§ **Text for analysis**
Key Insights:
- Understanding markets’ valuation of wheat protein content levels can be an important aspect for making marketing decisions, especially for hard red wheats.
- While futures markets do not provide this information directly, the difference between the prices of the Minneapolis Grain Exchange (MGEX) hard red spring wheat futures contract and the Kansas City Board of Trade (KCBT) hard red winter wheat futures contract can be used to indirectly gain insights about protein valuation.
- Historically, the MGEX-KCBT price spread has been, on average, approximately $0.63 per bushel. When the spread is higher than the average, protein premiums/discounts are likely to be higher; when the MGEX-KCBT spread falls below $0.63 per bushel, premiums/discounts at local elevators are likely to be smaller.
Similar to other grains, wheat is assessed based on a number of quality characteristics and the final net price received by a farm business depends on the extent to which a buyer offers a premium or applies a discount due to the different qualities of delivered grain. For hard red wheats produced primarily in the central and northern Great Plains regions of the United States, one of the most prominent quality characteristics is the grain’s protein content level. However, while price premiums and discounts for many other grain quality characteristics are often not well publicized or may not vary significantly across marketing years, price schedules across protein content levels are much more widely available and can increase or decrease dramatically based on prevailing supply and demand conditions.

§ **Material shown**
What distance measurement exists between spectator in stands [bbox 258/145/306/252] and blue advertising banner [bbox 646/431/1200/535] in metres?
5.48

...

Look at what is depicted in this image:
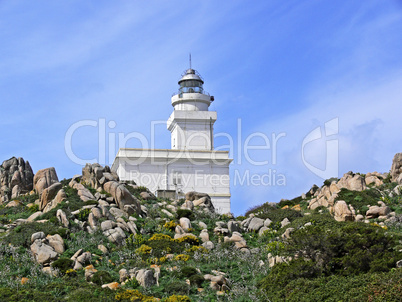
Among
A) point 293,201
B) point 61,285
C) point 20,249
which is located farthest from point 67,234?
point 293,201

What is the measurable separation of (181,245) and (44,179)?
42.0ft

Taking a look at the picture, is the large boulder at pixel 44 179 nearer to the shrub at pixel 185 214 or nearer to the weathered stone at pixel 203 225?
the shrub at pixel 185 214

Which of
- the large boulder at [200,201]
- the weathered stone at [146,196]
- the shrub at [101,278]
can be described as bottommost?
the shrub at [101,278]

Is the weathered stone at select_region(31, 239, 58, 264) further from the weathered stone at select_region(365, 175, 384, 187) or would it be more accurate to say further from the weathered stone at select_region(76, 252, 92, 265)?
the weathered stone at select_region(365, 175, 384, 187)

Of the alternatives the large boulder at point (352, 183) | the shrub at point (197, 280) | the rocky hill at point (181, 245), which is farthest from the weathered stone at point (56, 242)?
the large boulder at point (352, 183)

§ **Task requirements**
Rewrite the section of the wheat protein text from "- While futures" up to and including "to be smaller.", replacing "spread" with "differential".

§ **Finished exercise**
- While futures markets do not provide this information directly, the difference between the prices of the Minneapolis Grain Exchange (MGEX) hard red spring wheat futures contract and the Kansas City Board of Trade (KCBT) hard red winter wheat futures contract can be used to indirectly gain insights about protein valuation.
- Historically, the MGEX-KCBT price differential has been, on average, approximately $0.63 per bushel. When the differential is higher than the average, protein premiums/discounts are likely to be higher; when the MGEX-KCBT differential falls below $0.63 per bushel, premiums/discounts at local elevators are likely to be smaller.